• **GOAL OF THE EXERCISE**: Reproduce the lines from the one holding "genus: Chlorocebus" to the end of the entries. Include both ends and change nothing.
--- ENTRIES SUPPLIED Enclosed Below ---
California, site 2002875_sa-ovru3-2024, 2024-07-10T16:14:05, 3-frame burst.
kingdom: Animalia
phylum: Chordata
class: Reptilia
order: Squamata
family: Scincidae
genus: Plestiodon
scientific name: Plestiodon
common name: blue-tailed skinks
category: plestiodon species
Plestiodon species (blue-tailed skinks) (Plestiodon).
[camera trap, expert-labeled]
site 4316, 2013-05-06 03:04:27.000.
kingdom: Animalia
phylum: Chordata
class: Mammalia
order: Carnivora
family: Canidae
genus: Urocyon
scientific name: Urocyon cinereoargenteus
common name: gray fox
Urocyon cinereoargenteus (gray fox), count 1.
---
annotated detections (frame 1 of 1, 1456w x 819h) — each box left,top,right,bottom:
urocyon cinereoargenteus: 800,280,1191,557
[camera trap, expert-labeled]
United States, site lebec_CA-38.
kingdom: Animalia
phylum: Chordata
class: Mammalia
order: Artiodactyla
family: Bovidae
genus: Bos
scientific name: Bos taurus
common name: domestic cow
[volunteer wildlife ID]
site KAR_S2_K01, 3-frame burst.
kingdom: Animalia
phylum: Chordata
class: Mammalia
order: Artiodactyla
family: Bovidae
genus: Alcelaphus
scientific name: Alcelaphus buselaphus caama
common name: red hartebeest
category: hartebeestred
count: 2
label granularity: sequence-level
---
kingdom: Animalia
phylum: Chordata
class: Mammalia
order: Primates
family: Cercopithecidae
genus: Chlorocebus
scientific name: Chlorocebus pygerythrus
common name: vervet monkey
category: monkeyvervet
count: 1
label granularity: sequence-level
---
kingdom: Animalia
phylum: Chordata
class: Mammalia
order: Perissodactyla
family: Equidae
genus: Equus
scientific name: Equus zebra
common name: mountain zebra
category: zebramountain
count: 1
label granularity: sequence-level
--- End of Enclosed ENTRIES SUPPLIED ---
• **RESULT FOR THIS TASK**:
genus: Chlorocebus
scientific name: Chlorocebus pygerythrus
common name: vervet monkey
category: monkeyvervet
count: 1
label granularity: sequence-level
---
kingdom: Animalia
phylum: Chordata
class: Mammalia
order: Perissodactyla
family: Equidae
genus: Equus
scientific name: Equus zebra
common name: mountain zebra
category: zebramountain
count: 1
label granularity: sequence-level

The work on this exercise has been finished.